Schnelle Schritte im Flur, Türen knallten, Telefonleitungen liefen heiß, Gemurmel drang aus Büros. Stastny ging den Korridor entlang. Sein Unternehmen hatte diesen maroden Laden gekauft, um ihn auf Vordermann zu bringen. Stastnys Gesicht zeigte keine Regung, als er in den Sitzungsraum trat. Da saßen sie, Direktor, Hauptabteilungsleiter, Abteilungsleiter und lockerten ihre Krawatten.

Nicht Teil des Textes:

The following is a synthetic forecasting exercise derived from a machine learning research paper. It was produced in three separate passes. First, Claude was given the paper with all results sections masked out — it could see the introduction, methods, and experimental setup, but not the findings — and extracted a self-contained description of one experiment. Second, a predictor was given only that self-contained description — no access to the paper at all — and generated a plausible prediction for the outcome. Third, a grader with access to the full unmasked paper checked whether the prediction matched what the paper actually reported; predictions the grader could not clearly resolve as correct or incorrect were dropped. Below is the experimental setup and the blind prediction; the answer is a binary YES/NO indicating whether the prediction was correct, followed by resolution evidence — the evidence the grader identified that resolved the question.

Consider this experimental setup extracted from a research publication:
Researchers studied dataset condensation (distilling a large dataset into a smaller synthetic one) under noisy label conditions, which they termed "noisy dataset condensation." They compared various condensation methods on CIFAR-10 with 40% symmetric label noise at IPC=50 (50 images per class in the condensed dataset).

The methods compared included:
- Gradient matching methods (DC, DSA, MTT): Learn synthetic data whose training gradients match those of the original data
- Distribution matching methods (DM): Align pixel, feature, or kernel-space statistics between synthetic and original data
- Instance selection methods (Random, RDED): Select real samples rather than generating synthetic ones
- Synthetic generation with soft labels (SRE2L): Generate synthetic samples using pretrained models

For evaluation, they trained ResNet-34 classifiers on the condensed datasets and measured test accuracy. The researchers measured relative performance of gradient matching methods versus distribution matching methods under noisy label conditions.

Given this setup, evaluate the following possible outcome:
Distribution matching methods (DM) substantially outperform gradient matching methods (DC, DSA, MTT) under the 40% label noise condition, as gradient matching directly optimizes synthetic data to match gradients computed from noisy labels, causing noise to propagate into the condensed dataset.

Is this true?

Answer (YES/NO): NO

“Downsizing! Re-Engineering! Rationalisierung der Abläufe! Personaleinsparung!”, bellte Stastny in den Raum und legte eine Folie auf den Overhead Projektor.
“In der Kostenrechnung vier einviertel Arbeitskräfte, in der Buchhaltung drei einhalb Mann, im Verkauf fünf dreiviertel und im Einkauf zwei einhalb.
Organisation und Datenverarbeitung werden zusammen gelegt. Dadurch fallen ein Abteilungsleiter und ein Hauptabteilungsleiter weg.” Drei Männer zogen ihre Köpfe ein.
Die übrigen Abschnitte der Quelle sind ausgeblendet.